Devenir homme d'affaires n'était toutefois pas la vocation première de ce patron méticuleux.

« Il a étudié le cinéma, l'architecture avant de se lancer dans les affaires, rapporte un proche, précisant qu'il a fait son mémoire sur le film d'Alain Resnais Hiroshima, mon amour. « On ne peut pas faire plus parisien ! » sourit-il. Il n'empêche, l'histoire familiale rattrape vite le jeune homme.

Formé dans les plus grandes universités américaines, au Harvard College puis à la Harvard Business School, il rejoint la Mahindra Ugine Steel Company dont il prend la présidence en 1989. À l'époque, l'Inde commence tout juste à expérimenter ses premières politiques économiques libérales. Un environnement plus ouvert, dont le patron tire parti pour entamer une diversification tous azimuts.
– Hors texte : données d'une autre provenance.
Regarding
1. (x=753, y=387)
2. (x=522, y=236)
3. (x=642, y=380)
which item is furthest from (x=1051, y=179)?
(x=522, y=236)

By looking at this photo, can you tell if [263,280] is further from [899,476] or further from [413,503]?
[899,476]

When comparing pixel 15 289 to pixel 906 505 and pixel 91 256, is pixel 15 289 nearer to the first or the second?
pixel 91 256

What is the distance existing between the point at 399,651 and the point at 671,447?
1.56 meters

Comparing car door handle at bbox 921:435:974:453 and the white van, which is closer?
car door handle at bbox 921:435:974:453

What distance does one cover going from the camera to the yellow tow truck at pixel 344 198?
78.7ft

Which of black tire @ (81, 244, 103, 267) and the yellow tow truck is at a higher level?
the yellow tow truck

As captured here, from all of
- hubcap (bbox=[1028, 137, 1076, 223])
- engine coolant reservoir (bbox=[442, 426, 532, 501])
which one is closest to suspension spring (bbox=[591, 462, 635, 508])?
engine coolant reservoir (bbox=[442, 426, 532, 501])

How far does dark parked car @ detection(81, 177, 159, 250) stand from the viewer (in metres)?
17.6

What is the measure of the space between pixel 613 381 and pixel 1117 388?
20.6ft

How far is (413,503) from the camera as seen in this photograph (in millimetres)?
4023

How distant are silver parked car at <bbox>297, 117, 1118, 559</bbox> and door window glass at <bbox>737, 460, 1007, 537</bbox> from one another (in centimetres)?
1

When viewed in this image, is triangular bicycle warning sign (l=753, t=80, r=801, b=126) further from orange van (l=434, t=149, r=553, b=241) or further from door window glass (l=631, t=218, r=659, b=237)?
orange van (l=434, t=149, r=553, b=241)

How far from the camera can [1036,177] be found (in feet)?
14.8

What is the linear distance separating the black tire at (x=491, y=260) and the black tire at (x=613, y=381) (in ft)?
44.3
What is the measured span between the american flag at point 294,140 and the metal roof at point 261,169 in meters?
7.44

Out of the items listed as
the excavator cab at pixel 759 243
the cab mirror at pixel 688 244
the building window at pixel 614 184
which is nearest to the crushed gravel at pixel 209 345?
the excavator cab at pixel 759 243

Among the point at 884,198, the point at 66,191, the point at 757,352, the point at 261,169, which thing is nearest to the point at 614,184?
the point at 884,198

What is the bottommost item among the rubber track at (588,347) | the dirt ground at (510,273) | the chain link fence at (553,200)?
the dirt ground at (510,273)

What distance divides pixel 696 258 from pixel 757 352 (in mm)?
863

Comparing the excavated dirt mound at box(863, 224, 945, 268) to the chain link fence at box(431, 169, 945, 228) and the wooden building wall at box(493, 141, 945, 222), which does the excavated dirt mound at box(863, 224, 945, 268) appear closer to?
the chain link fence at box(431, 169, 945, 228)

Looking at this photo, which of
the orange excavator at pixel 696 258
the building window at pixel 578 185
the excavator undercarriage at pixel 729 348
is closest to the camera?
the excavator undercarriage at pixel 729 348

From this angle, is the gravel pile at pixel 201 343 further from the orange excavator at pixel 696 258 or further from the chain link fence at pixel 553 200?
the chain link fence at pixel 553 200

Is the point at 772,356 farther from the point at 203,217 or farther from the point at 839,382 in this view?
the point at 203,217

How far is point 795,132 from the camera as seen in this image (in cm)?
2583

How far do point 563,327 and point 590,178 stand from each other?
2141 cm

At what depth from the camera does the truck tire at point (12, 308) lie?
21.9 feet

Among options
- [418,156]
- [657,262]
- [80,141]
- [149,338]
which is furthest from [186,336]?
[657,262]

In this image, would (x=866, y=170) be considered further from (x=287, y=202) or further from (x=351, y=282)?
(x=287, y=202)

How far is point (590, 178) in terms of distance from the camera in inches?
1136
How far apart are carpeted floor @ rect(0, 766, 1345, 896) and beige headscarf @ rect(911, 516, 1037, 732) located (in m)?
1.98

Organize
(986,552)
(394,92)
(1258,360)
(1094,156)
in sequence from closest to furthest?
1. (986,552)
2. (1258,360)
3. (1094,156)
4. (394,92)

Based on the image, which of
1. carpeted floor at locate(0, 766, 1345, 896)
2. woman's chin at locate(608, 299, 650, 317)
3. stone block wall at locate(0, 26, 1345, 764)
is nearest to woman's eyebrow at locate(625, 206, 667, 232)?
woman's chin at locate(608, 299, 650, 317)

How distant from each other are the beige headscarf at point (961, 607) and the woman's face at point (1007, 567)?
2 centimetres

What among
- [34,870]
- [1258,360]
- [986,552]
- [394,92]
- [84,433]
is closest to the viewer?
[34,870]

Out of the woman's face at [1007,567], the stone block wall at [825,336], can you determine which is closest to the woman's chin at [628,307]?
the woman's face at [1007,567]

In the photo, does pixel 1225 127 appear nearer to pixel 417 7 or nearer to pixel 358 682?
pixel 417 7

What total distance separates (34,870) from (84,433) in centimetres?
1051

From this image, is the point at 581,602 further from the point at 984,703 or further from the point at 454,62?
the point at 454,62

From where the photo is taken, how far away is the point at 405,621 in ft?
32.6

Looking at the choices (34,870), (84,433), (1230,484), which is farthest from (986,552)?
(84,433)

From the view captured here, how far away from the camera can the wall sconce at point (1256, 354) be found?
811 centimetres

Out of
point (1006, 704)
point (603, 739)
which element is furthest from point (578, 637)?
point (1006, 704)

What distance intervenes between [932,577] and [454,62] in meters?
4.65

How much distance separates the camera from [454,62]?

Résultat : lorsqu'il prend les rênes de l'ensemble du groupe en 2012, à la place de son vieil oncle Keshub, l'activité a plus que décuplé. Aujourd'hui, Mahindra est partout. Dans l'informatique, au travers de Tech Mahindra, la cinquième SSII indienne. Dans l'immobilier, via Mahindra Lifespaces, qui se revendique comme incontournable dans l'urbanisme, axé sur le développement durable. Dans la banque, grâce à ses divers établissements, dont Kotak Mahindra. Mais aussi dans la défense et les transports, bien sûr. De ses chaînes de montage sortent aussi bien des voitures, des 4x4, des motos, que des camions, scooters, yachts ou encore des avions.

« On qualifie souvent notre société de conglomérat », souligne-t-il. Or nous sommes plutôt constitués de plusieurs sociétés avec beaucoup d'activités différentes. Une fédération de sociétés en quelque sorte. Et dans cette fédération, chaque société a ses propres ambitions et son propre plan sur cinq à dix ans », détaille-t-il.

« Par exemple, le secteur des tracteurs avait pour ambition de devenir numéro un mondial en nombre de tracteurs vendus en 2005, ce qu'il est devenu en 2008. »

Dans ce secteur, le groupe compte désormais des usines d'assemblages au Tchad, au Mali, au Ghana et au Nigeria, ainsi qu'un important réseau de distribution sur le continent. Pour l'heure, l'Afrique ne représente qu'un quart des exportations de tracteurs, 3.000 véhicules par an, mais Mahindra espère bien doubler ce chiffre d'ici peu... Que se cache-t-il derrière cette apparente boulimie ? Sans doute l'envie de reconnaissance. De faire de cette méga-entreprise l'une des plus belles vitrines de l'Inde. À l'opposé de Lakshmi Mittal, parti s'installer en Angleterre (c'est l'une des premières fortunes anglaises), Mahindra, lui, assume sa formation américaine, dont il a gardé l'efficacité et le ton direct, mais revendique aussi son profond attachement à son pays. Et la volonté de le servir au mieux. En témoignent ses discours galvanisants devant les nouveaux diplômés d'IIM, prestigieux institut de management, ou ses tribunes élogieuses sur les méthodes pragmatiques du très capitaliste Premier ministre Narendra Modi.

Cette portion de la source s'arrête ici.